- Фрагмент текста -
● ● ● ● ● ● ●
Ильф пристально вглядывается в город, людское течение жизни. "Человек с печеными каштанами, человек с граммофоном. Доходы малы, а жизнь в общем нелегка"(12).
"Я прошел на форму Траяна тем же путем, что и в первый день, когда мы только приехали, когда вечернее солнце пылало за колонной Траяна. Зашел в церковь, там молча молились на коленях десятка три человек. Тишина и сиянье. <…> Экскурсия и монах. Он исторг слезы у женщин. Он заставил задуматься мужчин. А из окон шли столбы света"(13).
Через неделю Ильф оставляет Рим. "Дождь в Венеции. Зеленый, нежный и прочный цвет воды, черные гондолы и сиреневые стекла фонарей"(14). Назад он должен был вернуться на том же военном корабле. Но вместо того из Италии, Ильф с Евг. Петровым отправляется в Вену (где соавторов ждет литературный гонорар), затем в Париж.
Записи литератора заканчиваются пространными списками купленной для себя и родных одежды, обуви, чулок, рубашек, костюмов, пижамы, вуалей, носков, шляп, мундштуков, кошельков, шарфов, перчаток, пудры, помады, духов, галстуков, украшений, пуговиц, клипс, браслетов, бус… Туземец с дарами цивилизации возвращался домой, в Россию, все успешнее выплавляющую чугун и сталь и выпускающую тракторы, и существенно меньше считавшуюся с повседневными человеческими нуждами(15).
● ● ● ● ● ● ●
- Задание 1 -
Перечислите все города, названные в тексте о поездке Ильфа.
- Задание 2 -
Напишите продолжение текста о поездке Ильфа, начав сразу после его последнего предложения.
Эти данные никак не связаны с текстом о поездке Ильфа.

- Фрагмент данных -
● ● ● ● ● ● ●
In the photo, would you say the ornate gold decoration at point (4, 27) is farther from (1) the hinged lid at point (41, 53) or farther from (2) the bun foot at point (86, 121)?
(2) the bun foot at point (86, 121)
● ● ● ● ● ● ●
- Итоговый ответ 1 -
Рим, Венеция, Вена, Париж.

- Итоговый ответ 2 -
В записях разных литераторов некоторые темы повторяются: по-видимому, внимание авторов привлекает то, чего не встретишь на родине. Все советские путешественники пишут об улыбках людей на улицах. Комфортном быте. Отношении к исторической памяти. Но никто не связывает эти вещи воедино. Когда Вс.Вишневский говорит об итальянской династии Пуричелли, которая триста лет строит дороги, - в сущности, он говорит о быте, претворенном в историю, но так и не делает этого крамольного вывода, ограничиваясь отдельными фрагментарными замечаниями. Но, по-видимому, многое заденет советского литератора настолько, что в письме следующего года к С. Эйзенштейну Вишневский напишет: "Лет через десять они определенно заметят, что мы обогнали их во всем… Они скиснут со всем своим сервисом…"(16). Характерно, что европейский (итальянский) сервис всплывает только в этом контексте, более о нем у Вишневского не упоминается нигде.
Молодое поколение советских литераторов видит в Европе резко отличный от российского быт, укорененный в истории. Именно конфликт концепций истории - той, которая будто от нуля выстраивается в советизирующейся России, - и той, которую хранят "камни Европы" (Достоевский), составляет нерв размышлений путешественников.
Всеволод Вишневский, зашоренный пропагандист по призванию, несколько месяцев весны - лета 1936 года (в связи с премьерой фильма "Мы из Кронштадта" в Чехословакии и Франции) путешествующий по Европе, только в Италии расстается с высокомерием и привычкой к "классовому способу" описания увиденной реальности чужих стран.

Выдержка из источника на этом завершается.